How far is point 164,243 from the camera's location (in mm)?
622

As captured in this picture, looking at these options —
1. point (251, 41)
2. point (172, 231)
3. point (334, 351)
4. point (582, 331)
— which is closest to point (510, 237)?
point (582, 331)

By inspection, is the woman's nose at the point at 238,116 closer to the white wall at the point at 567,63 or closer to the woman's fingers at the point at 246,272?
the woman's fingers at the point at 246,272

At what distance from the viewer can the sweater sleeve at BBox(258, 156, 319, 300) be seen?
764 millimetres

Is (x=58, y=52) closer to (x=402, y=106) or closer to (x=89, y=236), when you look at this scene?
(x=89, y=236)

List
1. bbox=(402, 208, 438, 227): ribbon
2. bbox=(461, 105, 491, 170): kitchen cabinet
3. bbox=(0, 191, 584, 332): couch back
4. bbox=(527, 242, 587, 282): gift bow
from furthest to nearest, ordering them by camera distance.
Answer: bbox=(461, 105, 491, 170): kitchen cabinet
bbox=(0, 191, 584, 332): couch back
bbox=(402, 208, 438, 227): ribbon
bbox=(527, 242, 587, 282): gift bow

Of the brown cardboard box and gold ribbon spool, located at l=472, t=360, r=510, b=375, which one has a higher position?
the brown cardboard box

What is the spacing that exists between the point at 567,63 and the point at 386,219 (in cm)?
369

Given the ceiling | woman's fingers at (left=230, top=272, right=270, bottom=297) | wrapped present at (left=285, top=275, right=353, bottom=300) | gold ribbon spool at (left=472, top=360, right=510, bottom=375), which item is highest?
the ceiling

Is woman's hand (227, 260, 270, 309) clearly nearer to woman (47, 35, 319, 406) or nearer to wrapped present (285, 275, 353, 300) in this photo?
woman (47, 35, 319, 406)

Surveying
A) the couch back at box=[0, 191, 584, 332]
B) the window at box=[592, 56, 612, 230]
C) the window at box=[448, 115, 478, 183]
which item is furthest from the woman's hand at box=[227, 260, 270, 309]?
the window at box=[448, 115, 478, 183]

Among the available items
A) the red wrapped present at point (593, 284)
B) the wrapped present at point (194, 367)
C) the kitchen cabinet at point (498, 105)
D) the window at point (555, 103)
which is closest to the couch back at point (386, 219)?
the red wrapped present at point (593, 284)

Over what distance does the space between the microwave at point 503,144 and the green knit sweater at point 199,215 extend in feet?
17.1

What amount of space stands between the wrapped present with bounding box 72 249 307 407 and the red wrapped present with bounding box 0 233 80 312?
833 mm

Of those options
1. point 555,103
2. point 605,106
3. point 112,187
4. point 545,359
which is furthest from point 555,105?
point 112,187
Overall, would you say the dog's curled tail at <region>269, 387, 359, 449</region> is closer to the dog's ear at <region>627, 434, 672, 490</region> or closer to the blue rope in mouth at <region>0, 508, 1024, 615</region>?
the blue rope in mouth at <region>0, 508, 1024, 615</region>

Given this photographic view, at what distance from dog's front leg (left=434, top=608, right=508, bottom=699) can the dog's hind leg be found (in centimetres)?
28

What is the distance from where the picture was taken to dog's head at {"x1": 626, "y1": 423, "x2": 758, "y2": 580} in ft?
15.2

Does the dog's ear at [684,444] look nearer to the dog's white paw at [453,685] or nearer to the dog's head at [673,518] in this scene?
-----
Reproduce every line of the material above verbatim, from the first line to the last, with no changes.

▶ SOLUTION TO THE PROBLEM
How far is point 164,243 from the camera's location (in mm)?
622

As captured in this picture, looking at these options —
1. point (251, 41)
2. point (172, 231)
3. point (334, 351)
4. point (582, 331)
— which is closest to point (510, 237)?
point (582, 331)

By inspection, is the woman's nose at the point at 238,116 closer to the white wall at the point at 567,63 or closer to the woman's fingers at the point at 246,272?
the woman's fingers at the point at 246,272

At what distance from the viewer can the sweater sleeve at BBox(258, 156, 319, 300) be seen?
764 millimetres

Is (x=58, y=52) closer to (x=402, y=106) or closer to (x=89, y=236), when you look at this scene?
(x=89, y=236)

List
1. bbox=(402, 208, 438, 227): ribbon
2. bbox=(461, 105, 491, 170): kitchen cabinet
3. bbox=(0, 191, 584, 332): couch back
4. bbox=(527, 242, 587, 282): gift bow
from furthest to nearest, ordering them by camera distance.
Answer: bbox=(461, 105, 491, 170): kitchen cabinet
bbox=(0, 191, 584, 332): couch back
bbox=(402, 208, 438, 227): ribbon
bbox=(527, 242, 587, 282): gift bow

Of the brown cardboard box and gold ribbon spool, located at l=472, t=360, r=510, b=375, which one has a higher position?
the brown cardboard box

What is the spacing that exists between the point at 567,63 and the point at 386,219 (in cm)?
369

Given the ceiling | woman's fingers at (left=230, top=272, right=270, bottom=297) | wrapped present at (left=285, top=275, right=353, bottom=300) | gold ribbon spool at (left=472, top=360, right=510, bottom=375), which item is highest?
the ceiling

Is woman's hand (227, 260, 270, 309) clearly nearer to woman (47, 35, 319, 406) or nearer to wrapped present (285, 275, 353, 300) in this photo?
woman (47, 35, 319, 406)

Surveying
A) the couch back at box=[0, 191, 584, 332]
B) the window at box=[592, 56, 612, 230]
C) the window at box=[448, 115, 478, 183]
which item is furthest from the woman's hand at box=[227, 260, 270, 309]?
the window at box=[448, 115, 478, 183]

Among the available items
A) the red wrapped present at point (593, 284)
B) the wrapped present at point (194, 367)
C) the kitchen cabinet at point (498, 105)
D) the window at point (555, 103)
which is closest to the couch back at point (386, 219)?
the red wrapped present at point (593, 284)

Over what distance does the space between the microwave at point 503,144 and the green knit sweater at point 199,215 extend in feet?
17.1

What amount of space stands between the wrapped present with bounding box 72 249 307 407 and the red wrapped present with bounding box 0 233 80 312?
833 mm

Of those options
1. point 555,103
2. point 605,106
3. point 112,187
4. point 545,359
which is furthest from point 555,105?
point 112,187
Overall, would you say the dog's curled tail at <region>269, 387, 359, 449</region> is closer to the dog's ear at <region>627, 434, 672, 490</region> or closer to the blue rope in mouth at <region>0, 508, 1024, 615</region>?
the blue rope in mouth at <region>0, 508, 1024, 615</region>

Given this photographic view, at what distance from dog's front leg (left=434, top=608, right=508, bottom=699) can the dog's hind leg be found (in centimetres)?
28

What is the distance from where the picture was taken to dog's head at {"x1": 626, "y1": 423, "x2": 758, "y2": 580} in ft?
15.2

Does the dog's ear at [684,444] look nearer to the dog's white paw at [453,685] or nearer to the dog's head at [673,518] in this scene?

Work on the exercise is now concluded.